Your tasks
(a) Reproduce verbatim the portion of the letter to NW College that starts with "A friend of" and goes on through "in O.C. Iowa.".
(b) Extend the letter to NW College, picking up right after its final sentence.

---------- Passage provided ----------

A friend of mine from college, Sara M., wrote this "letter." She graduated this past spring and is enduring the heartbreaking transition of leaving NW college. I only edited her letter in parts, removing the exact name of the college and town for obvious reasons. I post this here because, although it is not my writing, she wrote my thoughts exactly... and I believe these words sing too.
Dear NW College,
I am writing to you because I am angry with you.
You will take note that I graduated and moved away. Thus, the sentiments that I express this Sunday morning in September will likely be wholly unoriginal, as I imagine that a great deal of the letters you receive expressing one's anger are from those who have graduated and moved away. Either that or from sophomores in their fall semester who have not yet figured out how they will ever find a calling at a liberal arts school in O.C. Iowa.
The thing, NW, is that those of us who graduated and moved away thought that we did figure out our calling. We pushed past our sophomore anger, found a reason to not transfer, and we stayed. We stayed because we found reasons that no longer allowed us any room to doubt that NW was exactly the place we were supposed to be.
Perhaps, NW, you know where this is going. That place that was exactly where we were supposed to be? You prepared us to leave it. That whole education for our whole lives that you gave us made us pursue what we thought were our dreams--the kind of dreams that when we said them aloud made us sound driven and passionate. And so after saying these dreams out loud so many times, we got in our cars and we drove to seminary, to law school, to the Americorps program, to begin that job among the trees of California. Maybe some of us did that slow, creepy drive around campus five times before we could finally turn on to the road that would take us out of O.C. for good, but we left it nonetheless. We left the tulips, the loud Christian music on Sunday mornings in the caf, our usual pews in the chapel, and the Conoco sign advertising the "cheapest cigarettes in town." We left our churches where that kind man looked into our souls when he said "Peace." We left our department suites where everything in the world felt right when we were in them. We left the coffee shop after the last farewell coffee date. We said goodbye, and we drove away to our dreams.

---------- Excerpted records ----------

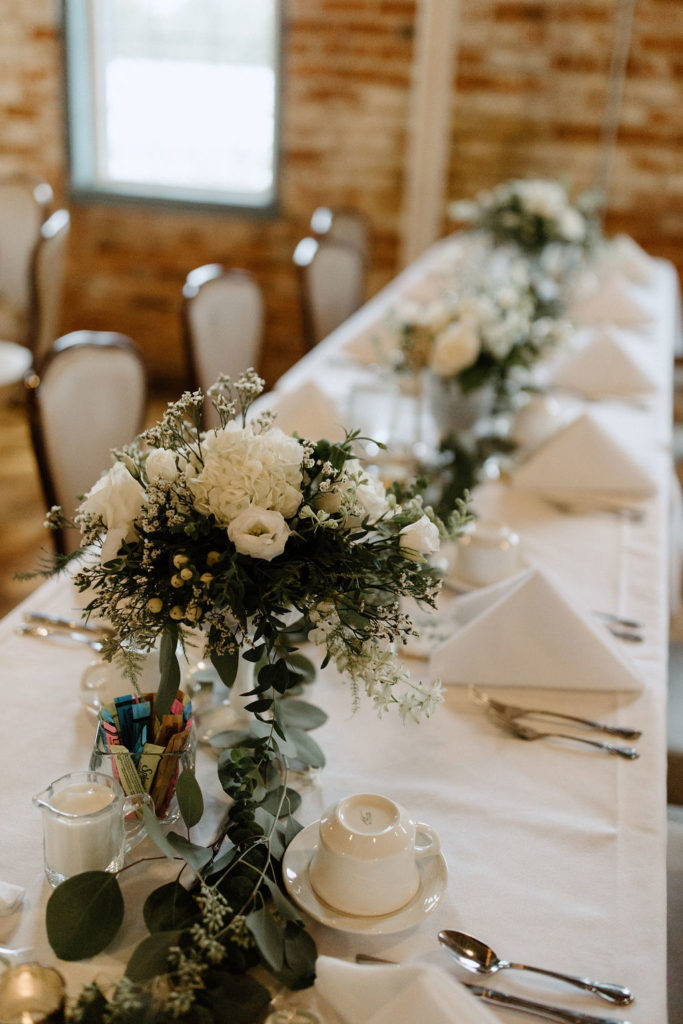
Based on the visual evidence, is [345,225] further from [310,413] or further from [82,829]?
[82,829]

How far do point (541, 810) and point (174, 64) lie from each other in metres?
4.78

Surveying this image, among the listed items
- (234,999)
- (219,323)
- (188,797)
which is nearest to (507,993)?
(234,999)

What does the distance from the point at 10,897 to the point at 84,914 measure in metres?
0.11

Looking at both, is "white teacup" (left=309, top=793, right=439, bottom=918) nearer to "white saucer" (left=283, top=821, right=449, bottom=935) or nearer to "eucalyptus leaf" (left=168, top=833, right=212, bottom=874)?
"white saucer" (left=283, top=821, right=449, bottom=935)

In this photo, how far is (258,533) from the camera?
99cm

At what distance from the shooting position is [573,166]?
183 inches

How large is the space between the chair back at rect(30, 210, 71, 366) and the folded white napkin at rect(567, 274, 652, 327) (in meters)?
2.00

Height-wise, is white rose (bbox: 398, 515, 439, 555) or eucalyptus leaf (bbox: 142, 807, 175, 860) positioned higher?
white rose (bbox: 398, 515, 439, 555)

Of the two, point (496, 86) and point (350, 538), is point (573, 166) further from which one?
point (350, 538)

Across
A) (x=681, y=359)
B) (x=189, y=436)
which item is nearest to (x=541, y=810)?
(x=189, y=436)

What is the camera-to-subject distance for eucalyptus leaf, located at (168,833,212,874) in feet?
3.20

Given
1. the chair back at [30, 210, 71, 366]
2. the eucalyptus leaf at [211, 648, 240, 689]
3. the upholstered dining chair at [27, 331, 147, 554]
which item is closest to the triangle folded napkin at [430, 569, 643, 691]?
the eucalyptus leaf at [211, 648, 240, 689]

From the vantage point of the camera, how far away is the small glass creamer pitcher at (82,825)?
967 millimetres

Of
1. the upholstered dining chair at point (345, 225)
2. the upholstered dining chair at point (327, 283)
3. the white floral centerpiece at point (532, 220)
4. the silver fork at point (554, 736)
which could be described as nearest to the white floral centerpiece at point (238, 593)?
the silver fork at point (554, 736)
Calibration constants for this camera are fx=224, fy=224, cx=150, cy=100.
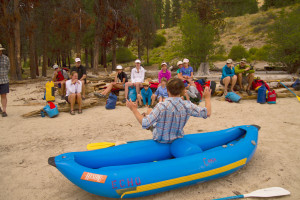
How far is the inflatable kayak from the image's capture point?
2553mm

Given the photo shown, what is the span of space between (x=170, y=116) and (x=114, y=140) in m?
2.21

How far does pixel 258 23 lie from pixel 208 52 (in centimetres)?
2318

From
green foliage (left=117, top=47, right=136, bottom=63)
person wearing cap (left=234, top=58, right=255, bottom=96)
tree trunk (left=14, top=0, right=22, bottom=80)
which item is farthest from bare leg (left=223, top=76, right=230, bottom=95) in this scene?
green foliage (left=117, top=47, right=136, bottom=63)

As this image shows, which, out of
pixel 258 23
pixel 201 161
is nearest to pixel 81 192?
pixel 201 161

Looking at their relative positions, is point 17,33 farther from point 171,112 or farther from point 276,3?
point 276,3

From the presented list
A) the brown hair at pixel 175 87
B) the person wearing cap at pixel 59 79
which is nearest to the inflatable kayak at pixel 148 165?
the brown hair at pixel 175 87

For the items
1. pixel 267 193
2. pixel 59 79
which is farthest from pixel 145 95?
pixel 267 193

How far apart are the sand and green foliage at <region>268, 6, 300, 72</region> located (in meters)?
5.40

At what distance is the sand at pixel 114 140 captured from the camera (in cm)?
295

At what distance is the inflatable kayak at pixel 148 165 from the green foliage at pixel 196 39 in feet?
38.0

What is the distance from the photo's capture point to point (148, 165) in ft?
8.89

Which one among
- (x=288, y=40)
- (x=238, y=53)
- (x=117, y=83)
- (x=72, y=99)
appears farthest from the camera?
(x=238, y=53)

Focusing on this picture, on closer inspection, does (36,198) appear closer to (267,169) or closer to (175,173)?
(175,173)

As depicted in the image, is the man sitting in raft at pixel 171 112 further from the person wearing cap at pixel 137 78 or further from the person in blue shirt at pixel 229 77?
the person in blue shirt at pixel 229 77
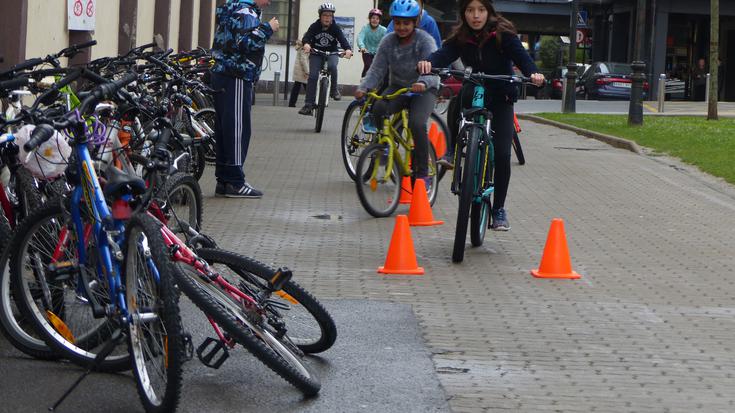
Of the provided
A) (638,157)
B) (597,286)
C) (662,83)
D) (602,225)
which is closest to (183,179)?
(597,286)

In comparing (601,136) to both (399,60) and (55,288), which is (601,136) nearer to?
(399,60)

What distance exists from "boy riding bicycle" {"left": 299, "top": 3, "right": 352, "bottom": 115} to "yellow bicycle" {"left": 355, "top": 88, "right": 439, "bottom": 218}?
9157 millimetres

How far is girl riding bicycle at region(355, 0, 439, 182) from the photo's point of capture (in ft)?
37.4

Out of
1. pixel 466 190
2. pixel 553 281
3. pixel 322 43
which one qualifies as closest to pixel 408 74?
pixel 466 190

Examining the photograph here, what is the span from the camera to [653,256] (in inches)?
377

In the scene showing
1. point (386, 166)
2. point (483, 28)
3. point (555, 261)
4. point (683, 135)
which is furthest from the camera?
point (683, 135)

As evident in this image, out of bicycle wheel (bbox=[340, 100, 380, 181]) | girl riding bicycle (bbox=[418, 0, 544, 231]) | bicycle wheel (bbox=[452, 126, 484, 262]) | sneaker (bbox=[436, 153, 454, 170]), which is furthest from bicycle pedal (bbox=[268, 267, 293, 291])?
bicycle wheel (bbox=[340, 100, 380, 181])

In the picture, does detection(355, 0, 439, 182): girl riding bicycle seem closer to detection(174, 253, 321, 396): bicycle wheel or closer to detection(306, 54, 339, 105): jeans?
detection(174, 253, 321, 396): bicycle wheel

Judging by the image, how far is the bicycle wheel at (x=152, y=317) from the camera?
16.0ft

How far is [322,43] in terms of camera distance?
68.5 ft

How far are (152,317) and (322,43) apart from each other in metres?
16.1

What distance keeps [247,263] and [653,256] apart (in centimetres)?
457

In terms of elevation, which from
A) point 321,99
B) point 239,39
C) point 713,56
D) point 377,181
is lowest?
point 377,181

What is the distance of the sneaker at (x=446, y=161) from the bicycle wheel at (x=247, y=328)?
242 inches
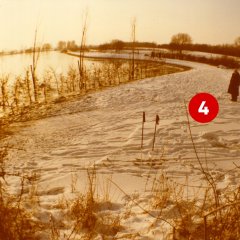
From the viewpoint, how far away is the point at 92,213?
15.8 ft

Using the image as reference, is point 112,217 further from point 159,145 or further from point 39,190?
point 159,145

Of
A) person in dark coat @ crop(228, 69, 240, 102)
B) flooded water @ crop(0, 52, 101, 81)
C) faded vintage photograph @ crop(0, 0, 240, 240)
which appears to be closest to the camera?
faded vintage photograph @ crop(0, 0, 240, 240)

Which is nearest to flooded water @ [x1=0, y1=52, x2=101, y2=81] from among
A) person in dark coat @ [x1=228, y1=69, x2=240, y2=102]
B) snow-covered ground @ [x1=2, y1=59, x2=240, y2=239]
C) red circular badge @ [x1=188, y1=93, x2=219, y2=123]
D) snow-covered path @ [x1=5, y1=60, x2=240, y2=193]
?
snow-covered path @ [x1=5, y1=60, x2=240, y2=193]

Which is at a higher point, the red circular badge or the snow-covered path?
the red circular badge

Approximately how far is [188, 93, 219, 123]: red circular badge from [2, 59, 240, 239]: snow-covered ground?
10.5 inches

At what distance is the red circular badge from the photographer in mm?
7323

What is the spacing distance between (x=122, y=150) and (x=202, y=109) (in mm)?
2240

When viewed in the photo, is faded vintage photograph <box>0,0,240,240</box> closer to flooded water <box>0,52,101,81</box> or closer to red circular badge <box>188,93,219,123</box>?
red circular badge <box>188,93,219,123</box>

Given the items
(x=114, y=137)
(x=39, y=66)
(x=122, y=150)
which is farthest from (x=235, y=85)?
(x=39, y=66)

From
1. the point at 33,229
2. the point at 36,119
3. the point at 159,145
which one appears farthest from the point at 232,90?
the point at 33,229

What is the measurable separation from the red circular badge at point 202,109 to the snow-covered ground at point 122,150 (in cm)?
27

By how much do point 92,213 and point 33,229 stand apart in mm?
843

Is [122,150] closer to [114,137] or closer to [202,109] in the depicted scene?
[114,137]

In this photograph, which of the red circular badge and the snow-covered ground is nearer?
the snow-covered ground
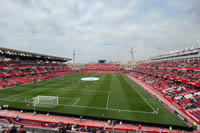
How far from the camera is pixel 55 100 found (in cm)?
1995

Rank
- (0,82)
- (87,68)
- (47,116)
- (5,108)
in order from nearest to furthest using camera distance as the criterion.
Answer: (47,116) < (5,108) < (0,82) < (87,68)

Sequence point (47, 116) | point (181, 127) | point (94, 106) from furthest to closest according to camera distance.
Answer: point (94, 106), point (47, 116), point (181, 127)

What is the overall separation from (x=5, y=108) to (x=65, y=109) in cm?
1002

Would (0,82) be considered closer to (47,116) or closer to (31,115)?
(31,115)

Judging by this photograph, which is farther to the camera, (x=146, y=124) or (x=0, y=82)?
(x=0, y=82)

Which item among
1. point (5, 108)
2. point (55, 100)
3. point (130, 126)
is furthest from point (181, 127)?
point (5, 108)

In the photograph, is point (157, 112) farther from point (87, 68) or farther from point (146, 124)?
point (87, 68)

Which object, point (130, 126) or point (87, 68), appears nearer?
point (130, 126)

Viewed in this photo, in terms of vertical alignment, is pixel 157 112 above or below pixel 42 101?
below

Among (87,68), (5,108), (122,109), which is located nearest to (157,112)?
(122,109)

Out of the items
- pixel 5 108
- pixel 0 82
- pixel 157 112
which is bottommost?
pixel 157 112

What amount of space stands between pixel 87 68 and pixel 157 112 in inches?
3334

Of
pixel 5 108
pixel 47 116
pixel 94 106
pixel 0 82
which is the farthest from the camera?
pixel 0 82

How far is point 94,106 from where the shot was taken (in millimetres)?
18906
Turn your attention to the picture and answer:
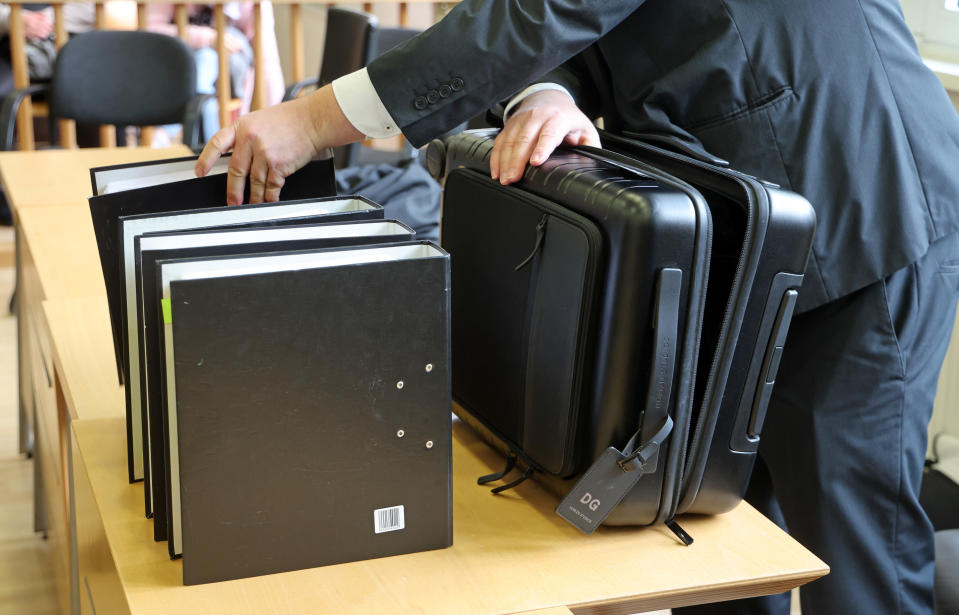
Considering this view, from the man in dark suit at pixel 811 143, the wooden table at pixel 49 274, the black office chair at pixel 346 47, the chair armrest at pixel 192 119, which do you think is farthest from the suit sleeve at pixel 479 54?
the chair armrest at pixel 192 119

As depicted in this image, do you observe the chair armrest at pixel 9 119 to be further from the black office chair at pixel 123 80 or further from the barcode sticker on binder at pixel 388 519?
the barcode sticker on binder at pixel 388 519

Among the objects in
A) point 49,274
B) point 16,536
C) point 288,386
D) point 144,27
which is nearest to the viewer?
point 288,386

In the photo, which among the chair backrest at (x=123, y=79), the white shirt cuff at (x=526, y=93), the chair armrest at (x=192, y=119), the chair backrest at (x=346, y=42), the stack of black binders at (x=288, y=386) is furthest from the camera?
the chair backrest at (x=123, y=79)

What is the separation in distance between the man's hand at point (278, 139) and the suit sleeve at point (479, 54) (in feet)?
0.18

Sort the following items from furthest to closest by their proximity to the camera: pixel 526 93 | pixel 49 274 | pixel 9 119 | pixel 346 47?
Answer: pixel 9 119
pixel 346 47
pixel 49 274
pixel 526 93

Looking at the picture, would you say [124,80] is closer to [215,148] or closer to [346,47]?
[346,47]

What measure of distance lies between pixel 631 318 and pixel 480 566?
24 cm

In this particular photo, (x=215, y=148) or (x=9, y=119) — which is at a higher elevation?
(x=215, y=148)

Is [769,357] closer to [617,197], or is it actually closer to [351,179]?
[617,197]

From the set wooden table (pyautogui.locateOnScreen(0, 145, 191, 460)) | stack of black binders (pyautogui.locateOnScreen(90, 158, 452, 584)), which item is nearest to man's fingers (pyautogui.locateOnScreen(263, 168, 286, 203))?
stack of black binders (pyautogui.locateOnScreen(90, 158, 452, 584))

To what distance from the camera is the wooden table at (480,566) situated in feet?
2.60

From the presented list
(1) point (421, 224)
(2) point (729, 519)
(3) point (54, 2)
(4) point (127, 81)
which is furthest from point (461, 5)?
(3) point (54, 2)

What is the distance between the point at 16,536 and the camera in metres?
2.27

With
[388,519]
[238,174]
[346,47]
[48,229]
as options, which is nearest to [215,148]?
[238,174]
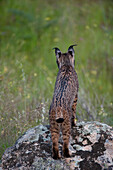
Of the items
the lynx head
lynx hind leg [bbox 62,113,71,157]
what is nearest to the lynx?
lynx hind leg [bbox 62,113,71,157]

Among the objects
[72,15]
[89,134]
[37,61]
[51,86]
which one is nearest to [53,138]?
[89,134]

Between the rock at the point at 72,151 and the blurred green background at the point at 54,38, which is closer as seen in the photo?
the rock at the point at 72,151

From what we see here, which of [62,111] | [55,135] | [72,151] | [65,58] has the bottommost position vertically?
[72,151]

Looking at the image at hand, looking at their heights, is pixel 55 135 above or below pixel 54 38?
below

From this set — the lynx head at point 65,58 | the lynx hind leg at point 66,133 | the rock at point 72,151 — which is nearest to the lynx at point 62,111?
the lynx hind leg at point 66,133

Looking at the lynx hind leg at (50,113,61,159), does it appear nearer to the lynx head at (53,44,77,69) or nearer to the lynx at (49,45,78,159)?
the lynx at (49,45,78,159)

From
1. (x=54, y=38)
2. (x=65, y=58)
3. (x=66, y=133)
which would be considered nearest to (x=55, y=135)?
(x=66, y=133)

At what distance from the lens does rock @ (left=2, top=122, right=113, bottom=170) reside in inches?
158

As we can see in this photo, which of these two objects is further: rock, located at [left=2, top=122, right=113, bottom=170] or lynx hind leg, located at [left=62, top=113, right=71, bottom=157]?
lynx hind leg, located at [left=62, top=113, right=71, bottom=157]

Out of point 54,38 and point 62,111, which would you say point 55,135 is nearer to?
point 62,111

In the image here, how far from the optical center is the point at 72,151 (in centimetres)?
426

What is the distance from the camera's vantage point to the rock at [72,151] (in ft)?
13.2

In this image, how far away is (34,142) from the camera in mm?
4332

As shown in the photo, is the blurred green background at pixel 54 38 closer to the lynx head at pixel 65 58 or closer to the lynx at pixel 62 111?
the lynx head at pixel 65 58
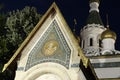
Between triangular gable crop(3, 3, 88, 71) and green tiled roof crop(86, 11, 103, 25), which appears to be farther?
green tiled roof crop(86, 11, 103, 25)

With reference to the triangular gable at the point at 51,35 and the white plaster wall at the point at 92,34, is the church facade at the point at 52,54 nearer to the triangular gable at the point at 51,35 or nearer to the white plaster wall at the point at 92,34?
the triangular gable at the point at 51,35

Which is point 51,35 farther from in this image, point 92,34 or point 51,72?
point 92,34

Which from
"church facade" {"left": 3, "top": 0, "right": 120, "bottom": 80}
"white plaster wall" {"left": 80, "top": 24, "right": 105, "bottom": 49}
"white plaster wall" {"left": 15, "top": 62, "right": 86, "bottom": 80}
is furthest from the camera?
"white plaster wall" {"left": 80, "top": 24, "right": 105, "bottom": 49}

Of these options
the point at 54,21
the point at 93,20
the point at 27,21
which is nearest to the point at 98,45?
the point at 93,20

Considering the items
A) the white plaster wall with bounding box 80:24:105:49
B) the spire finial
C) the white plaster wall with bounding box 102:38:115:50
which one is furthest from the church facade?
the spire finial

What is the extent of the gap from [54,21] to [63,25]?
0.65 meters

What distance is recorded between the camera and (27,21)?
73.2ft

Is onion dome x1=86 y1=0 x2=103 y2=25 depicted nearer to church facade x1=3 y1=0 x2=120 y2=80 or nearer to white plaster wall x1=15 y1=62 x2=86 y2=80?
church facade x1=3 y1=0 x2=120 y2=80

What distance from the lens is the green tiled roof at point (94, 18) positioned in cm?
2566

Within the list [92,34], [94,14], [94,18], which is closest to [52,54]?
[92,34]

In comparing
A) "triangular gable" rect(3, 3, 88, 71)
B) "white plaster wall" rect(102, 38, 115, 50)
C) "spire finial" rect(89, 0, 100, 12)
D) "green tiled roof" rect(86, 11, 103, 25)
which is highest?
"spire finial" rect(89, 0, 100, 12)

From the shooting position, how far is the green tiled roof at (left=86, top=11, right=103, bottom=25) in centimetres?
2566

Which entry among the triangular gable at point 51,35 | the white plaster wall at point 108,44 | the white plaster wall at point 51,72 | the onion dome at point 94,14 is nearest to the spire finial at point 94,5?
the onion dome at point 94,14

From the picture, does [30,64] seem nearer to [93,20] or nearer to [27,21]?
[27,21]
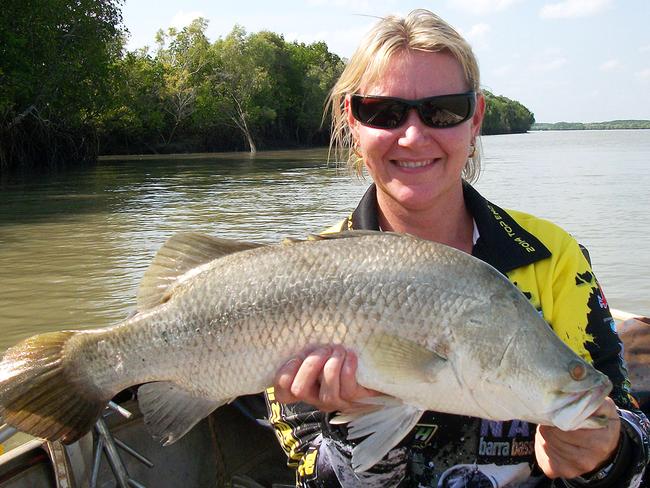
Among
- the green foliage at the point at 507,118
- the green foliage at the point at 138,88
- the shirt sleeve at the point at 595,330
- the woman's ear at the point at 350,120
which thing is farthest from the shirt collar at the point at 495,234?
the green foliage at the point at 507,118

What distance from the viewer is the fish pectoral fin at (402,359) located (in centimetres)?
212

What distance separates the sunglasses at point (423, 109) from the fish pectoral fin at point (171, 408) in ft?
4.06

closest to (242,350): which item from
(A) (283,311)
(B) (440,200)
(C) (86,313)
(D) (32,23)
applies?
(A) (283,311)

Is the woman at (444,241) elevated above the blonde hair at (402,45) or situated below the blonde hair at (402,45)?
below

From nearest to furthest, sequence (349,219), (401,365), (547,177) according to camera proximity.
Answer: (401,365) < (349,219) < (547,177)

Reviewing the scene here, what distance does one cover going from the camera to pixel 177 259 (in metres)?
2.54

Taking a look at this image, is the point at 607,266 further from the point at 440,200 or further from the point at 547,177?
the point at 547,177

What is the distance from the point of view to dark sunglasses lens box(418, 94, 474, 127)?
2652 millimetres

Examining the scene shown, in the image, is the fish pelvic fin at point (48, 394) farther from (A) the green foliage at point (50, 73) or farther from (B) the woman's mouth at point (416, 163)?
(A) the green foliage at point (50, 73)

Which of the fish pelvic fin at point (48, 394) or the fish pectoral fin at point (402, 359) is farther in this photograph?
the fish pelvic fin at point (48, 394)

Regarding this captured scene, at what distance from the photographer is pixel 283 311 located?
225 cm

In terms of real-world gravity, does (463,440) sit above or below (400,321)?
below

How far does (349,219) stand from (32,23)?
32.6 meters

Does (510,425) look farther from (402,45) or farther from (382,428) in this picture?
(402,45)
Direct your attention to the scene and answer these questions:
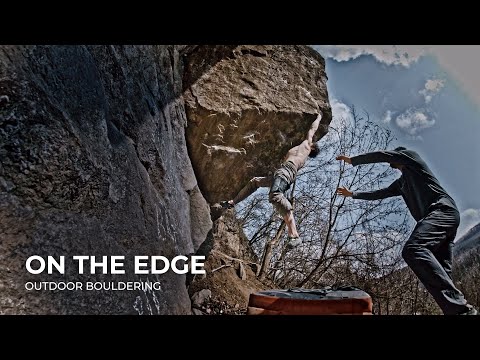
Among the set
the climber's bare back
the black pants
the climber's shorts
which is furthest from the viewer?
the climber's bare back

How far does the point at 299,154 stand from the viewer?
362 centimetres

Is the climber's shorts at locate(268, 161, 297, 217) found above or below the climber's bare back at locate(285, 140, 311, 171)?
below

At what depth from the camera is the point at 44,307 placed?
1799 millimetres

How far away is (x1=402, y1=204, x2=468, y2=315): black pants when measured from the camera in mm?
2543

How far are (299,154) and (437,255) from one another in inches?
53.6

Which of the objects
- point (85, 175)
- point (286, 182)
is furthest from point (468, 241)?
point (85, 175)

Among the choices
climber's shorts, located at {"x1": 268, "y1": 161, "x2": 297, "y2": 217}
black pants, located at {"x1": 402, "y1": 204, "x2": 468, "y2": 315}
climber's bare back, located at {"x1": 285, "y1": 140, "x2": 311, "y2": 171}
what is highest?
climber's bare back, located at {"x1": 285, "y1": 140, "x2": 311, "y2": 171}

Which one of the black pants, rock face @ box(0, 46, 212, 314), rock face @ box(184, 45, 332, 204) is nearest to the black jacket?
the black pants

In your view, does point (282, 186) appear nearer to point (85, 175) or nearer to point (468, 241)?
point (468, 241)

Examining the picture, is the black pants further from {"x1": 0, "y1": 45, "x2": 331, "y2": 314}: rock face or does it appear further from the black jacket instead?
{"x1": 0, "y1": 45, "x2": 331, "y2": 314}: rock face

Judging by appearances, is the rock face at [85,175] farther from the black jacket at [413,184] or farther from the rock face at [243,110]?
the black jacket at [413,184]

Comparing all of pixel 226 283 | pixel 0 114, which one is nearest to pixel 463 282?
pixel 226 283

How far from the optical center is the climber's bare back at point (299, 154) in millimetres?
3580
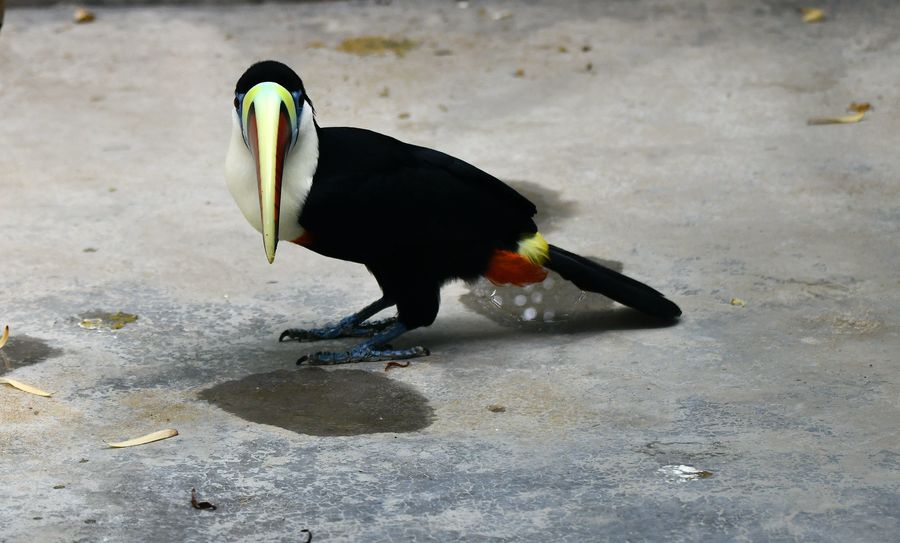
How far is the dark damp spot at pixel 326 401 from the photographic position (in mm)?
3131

----------

In response
(a)
A friend of mine from college, Sara M., wrote this "letter." She graduated this past spring and is enduring the heartbreaking transition of leaving NW college. I only edited her letter in parts, removing the exact name of the college and town for obvious reasons. I post this here because, although it is not my writing, she wrote my thoughts exactly... and I believe these words sing too.
Dear NW College,
I am writing to you because I am angry with you.
You will take note that I graduated and moved away. Thus, the sentiments that I express this Sunday morning in September will likely be wholly unoriginal, as I imagine that a great deal of the letters you receive expressing one's anger are from those who have graduated and moved away. Either that or from sophomores in their fall semester who have not yet figured out how they will ever find a calling at a liberal arts school in O.C. Iowa.

(b)
Now, NWC, perhaps my tone seems careful and calculated right now. Perhaps nothing I've said so far seems a cause for anger, but I am. Angry, I mean.
Having arrived at our dreams, we unpacked and realized that no matter how tightly we grip our NWC travel mugs when we're around our new friends, they will never really know where OC is or why we always have to preface our college stories with: "My college town was a really small, crazy, conservative, Dutch town." Nor will they ever understand how or why, over the years, we fell in love with that small, crazy, conservative, Dutch town.
So we decided that it is not integral to our identities for our new friends to know our stories about walking down the middle of the road in inflatable sumo suits before we really had any homework freshmen year. It is not essential for them to know about the moment when we discovered our vocare. It is not even really that important for them to know how living within that community of people who were all trying to figure out how to live the Christ life changed us into who we are today.
We decided this in our heads, but then we pulled on our NW hoodies to help us remember who we are, and we remembered--"Wait, there are people who know all of those stories and understand who we are because of those very moments and years we spent together."
And there we sit, on some hard floor, in some new town with bugs and flavors of soda we've never heard of before, wearing our NWC hoodies and remembering those who knew us and those who understood our dreams.
NWC, what if we only had those dreams in the context of those professors and friends and bosses who cultivated them? I'm not sure you ever told us that they would have to be our own dreams. As we strolled outside on Friday afternoons to the sound of Heemstra's music, amidst the comfortable sights and sounds and smells, our dreams made sense to us. They made so much sense to us that we filled out those applications to our new programs, and we drove away.
Yet now, NWC, we're not really sure what we're doing. We're trying to make new friends, we're buying travel mugs with the name of our new institutions, and we're trying to make a home here. If we did it at NWC, we can do it again.
And yet it has been 4 months since graduation, and none of the things we have tried thus far have done anything to fill the void. The forced interactions with our new companions do not fill the void. Getting our first compliment on our work does not fill the void. The chocolate brownies do nothing to fill the OC shaped void. And so we look at any of the bits of NWC memorabilia we brought to our new lives, and our hearts ache.
NWC, I carry around my new syllabi in a red and white NWC folder, hoping that my intentional syncretism will turn what I have now into that which I came from. The thing is, we haven't figured out how to move on when what we came from was exactly what we always needed. We go to our new classes, and all we think about are our old professors. We go to our new churches, and all we can think about is how much we miss our old churches. We hang out with new friends, and all we can do is miss our old friends.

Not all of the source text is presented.